▸ What you have to do
Skip every image and restate the data word for word.

=-=-=-=-=

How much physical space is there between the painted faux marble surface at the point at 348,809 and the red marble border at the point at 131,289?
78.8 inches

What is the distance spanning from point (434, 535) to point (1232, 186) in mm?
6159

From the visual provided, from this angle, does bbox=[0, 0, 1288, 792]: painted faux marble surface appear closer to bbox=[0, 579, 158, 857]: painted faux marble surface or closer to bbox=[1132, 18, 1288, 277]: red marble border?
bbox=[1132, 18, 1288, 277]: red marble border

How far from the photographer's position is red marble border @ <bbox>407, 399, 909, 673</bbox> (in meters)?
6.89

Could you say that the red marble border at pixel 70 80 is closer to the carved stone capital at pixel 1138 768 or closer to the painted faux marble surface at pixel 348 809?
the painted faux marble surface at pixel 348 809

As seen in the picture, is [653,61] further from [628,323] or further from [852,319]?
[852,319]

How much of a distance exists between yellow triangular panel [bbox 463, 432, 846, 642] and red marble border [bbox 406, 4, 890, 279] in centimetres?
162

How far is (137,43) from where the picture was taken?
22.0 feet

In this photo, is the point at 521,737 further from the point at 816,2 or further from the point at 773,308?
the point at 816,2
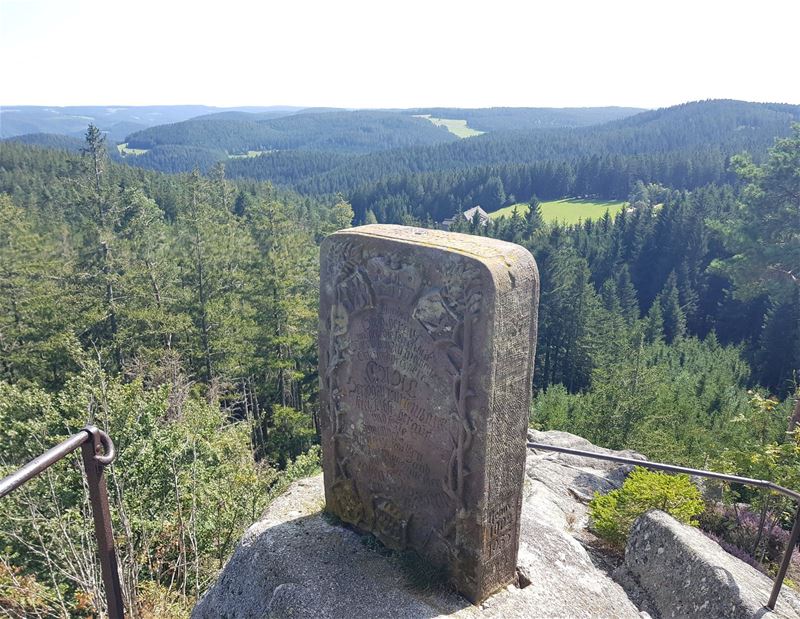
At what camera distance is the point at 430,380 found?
195 inches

=-=-=-=-=

▸ The answer
How much physical space is there between the painted faux marble surface at the point at 348,809 and the red marble border at the point at 131,289?
78.8 inches

What is the distance spanning from point (434, 535) to point (1232, 186) in mm?
6159

From the visual provided, from this angle, does bbox=[0, 0, 1288, 792]: painted faux marble surface appear closer to bbox=[0, 579, 158, 857]: painted faux marble surface or closer to bbox=[1132, 18, 1288, 277]: red marble border?
bbox=[1132, 18, 1288, 277]: red marble border

How far from the photographer's position is red marble border @ <bbox>407, 399, 909, 673</bbox> (in meters)?
6.89

Could you say that the red marble border at pixel 70 80 is closer to the carved stone capital at pixel 1138 768 or closer to the painted faux marble surface at pixel 348 809?
the painted faux marble surface at pixel 348 809

As seen in the picture, is [653,61] further from [628,323] or further from [852,319]?
[852,319]

How much of a distance exists between yellow triangular panel [bbox 463, 432, 846, 642] and red marble border [bbox 406, 4, 890, 279] in centimetres?
162

How far is (137,43) from where the picture was taken?
22.0 feet

In this photo, is the point at 521,737 further from the point at 816,2 or further from the point at 773,308?
the point at 816,2
At what camera distance is the point at 430,380 found?
195 inches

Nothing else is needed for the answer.